_About this task_
Repeat each of the items below word for word, leaving out the pictures.

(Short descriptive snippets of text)
+--
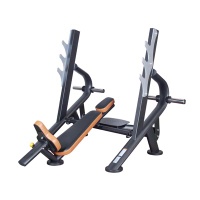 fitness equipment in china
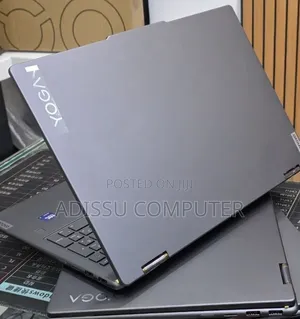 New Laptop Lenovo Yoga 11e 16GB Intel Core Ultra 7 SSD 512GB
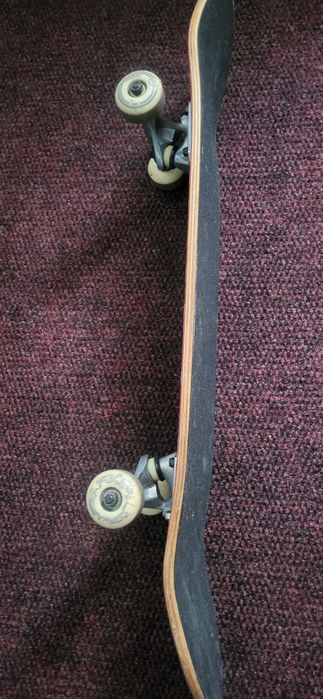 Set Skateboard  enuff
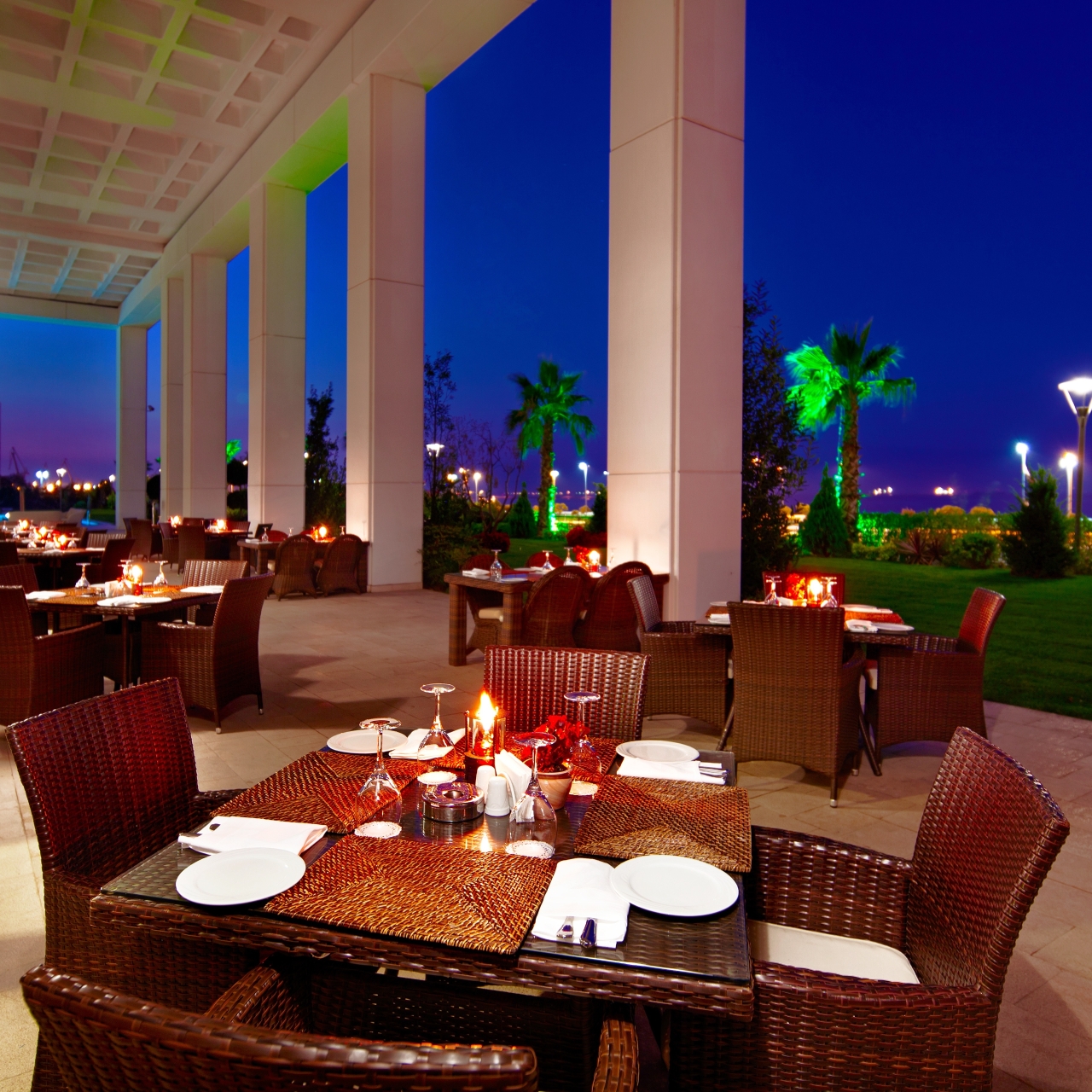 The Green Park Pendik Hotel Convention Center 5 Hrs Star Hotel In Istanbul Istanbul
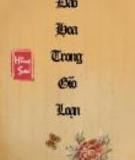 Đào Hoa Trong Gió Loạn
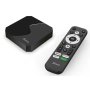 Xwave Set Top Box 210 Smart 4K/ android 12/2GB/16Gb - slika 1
+--
_Response for this exercise_
 fitness equipment in china
 New Laptop Lenovo Yoga 11e 16GB Intel Core Ultra 7 SSD 512GB
 Set Skateboard  enuff
 The Green Park Pendik Hotel Convention Center 5 Hrs Star Hotel In Istanbul Istanbul
 Đào Hoa Trong Gió Loạn
 Xwave Set Top Box 210 Smart 4K/ android 12/2GB/16Gb - slika 1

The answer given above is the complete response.